• WHAT IS NEEDED: Whenever a line in the material below contains "вдувания", copy that line.

■ ■ ■

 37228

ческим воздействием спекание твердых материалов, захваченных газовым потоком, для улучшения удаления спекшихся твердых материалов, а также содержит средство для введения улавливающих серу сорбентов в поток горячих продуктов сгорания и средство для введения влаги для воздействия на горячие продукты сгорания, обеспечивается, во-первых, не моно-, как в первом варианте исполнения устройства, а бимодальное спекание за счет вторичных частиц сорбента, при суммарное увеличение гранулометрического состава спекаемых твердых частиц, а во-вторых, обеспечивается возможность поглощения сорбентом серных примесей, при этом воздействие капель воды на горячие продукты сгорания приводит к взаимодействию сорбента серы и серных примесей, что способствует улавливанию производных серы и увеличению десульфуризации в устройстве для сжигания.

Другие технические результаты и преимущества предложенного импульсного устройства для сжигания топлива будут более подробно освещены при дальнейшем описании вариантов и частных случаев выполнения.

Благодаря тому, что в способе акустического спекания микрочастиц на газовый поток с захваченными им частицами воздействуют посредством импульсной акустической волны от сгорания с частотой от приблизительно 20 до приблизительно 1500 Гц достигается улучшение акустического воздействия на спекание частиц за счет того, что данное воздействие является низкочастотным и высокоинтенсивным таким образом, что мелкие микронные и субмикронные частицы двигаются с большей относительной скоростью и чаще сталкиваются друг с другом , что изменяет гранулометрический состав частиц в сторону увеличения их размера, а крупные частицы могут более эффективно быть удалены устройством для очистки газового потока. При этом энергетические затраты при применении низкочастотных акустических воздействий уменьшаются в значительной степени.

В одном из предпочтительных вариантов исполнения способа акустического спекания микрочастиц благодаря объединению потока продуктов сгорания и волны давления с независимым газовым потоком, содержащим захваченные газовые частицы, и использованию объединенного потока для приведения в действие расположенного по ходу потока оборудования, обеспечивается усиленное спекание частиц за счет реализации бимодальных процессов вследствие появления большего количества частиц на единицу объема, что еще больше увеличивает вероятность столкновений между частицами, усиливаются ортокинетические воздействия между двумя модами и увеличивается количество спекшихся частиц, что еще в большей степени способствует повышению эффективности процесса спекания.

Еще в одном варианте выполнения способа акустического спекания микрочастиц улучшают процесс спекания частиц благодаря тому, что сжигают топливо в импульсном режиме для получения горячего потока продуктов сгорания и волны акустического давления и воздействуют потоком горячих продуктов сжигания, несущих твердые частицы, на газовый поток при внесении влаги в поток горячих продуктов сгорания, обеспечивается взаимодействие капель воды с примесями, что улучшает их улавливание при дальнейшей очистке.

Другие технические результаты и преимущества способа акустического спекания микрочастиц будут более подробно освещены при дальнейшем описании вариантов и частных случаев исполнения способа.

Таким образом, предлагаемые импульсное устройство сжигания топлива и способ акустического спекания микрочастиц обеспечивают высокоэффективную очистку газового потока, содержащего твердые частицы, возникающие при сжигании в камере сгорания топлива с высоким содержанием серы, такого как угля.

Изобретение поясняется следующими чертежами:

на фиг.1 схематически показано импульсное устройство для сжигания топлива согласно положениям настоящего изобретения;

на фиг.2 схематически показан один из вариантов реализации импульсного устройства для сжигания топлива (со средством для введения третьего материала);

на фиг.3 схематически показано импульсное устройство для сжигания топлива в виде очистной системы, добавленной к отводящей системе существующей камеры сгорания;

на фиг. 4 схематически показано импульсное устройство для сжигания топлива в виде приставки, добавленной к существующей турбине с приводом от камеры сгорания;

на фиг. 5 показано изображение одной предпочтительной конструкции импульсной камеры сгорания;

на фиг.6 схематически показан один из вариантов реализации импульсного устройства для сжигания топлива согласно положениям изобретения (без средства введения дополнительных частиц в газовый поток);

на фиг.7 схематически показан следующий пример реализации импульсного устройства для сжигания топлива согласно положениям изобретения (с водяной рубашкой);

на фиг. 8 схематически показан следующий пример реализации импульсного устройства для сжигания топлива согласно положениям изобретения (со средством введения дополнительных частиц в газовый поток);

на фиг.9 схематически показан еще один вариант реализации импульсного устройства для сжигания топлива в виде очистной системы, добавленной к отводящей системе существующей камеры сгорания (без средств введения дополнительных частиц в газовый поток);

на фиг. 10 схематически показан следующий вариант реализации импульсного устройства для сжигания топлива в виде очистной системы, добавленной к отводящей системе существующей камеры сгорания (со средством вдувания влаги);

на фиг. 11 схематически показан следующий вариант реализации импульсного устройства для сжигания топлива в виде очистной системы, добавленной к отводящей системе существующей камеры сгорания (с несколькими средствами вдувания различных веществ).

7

■ ■ ■

• RESULT OF THIS EXERCISE:
на фиг. 10 схематически показан следующий вариант реализации импульсного устройства для сжигания топлива в виде очистной системы, добавленной к отводящей системе существующей камеры сгорания (со средством вдувания влаги);
на фиг. 11 схематически показан следующий вариант реализации импульсного устройства для сжигания топлива в виде очистной системы, добавленной к отводящей системе существующей камеры сгорания (с несколькими средствами вдувания различных веществ).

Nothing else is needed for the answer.